Denis Sassou-Nguesso, à la tête de la République du Congo depuis 1997, a remporté l'élection présidentielle du 15 mars avec un impressionnant score de 94,90 %. Sa réélection a été confirmée par la Cour constitutionnelle dans la nuit du 28 au 29 mars, en dépit des protestations de l'opposition qui pointent du doigt des irrégularités lors des élections.
Le président âgé de 82 ans, qui a initialement exercé le pouvoir de 1979 à 1992, a de nouveau pris les rênes du pays après une guerre civile en 1997. Ces dernières semaines, les craintes pour l'intégrité des élections ont été alimentées par les observations de l’opposant indépendant Uphrem Dave Mafoula, qui a appelé à l'annulation des résultats en dénonçant “des pratiques telles que le bourrage des urnes, des actes de corruption et des modifications de listes électorales à la dernière minute”, comme le rapporte Afrik.com.
De plus, le camp du candidat Mabio Mavoungou Zinga conteste aussi ces résultats, affirmant qu'ils “ne reflètent pas la réalité exacte” de l'élection, selon le quotidien progouvernemental Les Dépêches de Brazzaville.
Un régime entaché de controverses
La République du Congo est souvent qualifiée de “l’un des pays les plus répressifs sur le plan politique”. Freedom House lui attribue une note alarmante de 17 sur 100 concernant la liberté politique, ce qui la place au 171e rang mondial sur 208 pays examinés, rappelle Al-Jazeera.
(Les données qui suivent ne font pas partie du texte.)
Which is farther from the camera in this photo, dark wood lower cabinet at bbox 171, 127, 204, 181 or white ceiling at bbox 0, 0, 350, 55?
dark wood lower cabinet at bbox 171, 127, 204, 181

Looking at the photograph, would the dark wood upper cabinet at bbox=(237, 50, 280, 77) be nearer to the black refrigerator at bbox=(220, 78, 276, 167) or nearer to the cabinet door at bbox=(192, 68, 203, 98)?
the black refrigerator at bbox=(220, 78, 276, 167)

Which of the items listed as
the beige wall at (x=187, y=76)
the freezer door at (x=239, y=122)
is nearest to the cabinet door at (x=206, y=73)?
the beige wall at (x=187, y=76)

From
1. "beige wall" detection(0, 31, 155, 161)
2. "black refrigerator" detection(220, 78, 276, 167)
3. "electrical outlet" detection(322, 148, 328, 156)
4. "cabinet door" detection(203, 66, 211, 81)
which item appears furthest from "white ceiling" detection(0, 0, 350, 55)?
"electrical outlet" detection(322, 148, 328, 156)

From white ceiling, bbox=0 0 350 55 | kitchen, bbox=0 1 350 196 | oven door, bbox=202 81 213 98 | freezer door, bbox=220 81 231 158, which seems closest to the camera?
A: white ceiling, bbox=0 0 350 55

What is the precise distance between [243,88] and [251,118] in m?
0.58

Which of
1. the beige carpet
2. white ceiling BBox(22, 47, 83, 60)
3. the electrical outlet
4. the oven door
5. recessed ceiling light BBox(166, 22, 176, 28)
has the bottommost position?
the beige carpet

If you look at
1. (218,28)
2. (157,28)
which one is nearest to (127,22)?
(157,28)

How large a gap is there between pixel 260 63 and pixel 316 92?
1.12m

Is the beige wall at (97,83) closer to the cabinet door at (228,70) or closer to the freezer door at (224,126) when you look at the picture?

Ce scrutin a vu Sassou-Nguesso affronter six candidats relativement peu connus, la plupart des grands partis d'opposition ayant choisi de boycotter l'élection pour protester contre le manque de transparence. Un habitant a même déclaré avant le vote qu'“on connaît déjà l’issue de cette élection”, suggérant que la domination de Sassou-Nguesso était une issue présumée.
Après l’annonce des résultats, plusieurs chefs d’État africains, dont Félix Tshisekedi et Paul Kagame, n'ont pas tardé à féliciter Sassou-Nguesso, saluant “le bon déroulement de l’élection”. L’Agence congolaise d’information a rapporté que ces dirigeants ont souligné la “victoire sans équivoque” du président sortant.
En réponse à cette élection, le Parti congolais du travail (PCT) de Sassou-Nguesso a célébré cette “performance jamais réalisée depuis l’avènement de l’ère démocratique”, témoignant de, selon eux, “l’attachement du peuple congolais au président”, rapportent Les Dépêches de Brazzaville.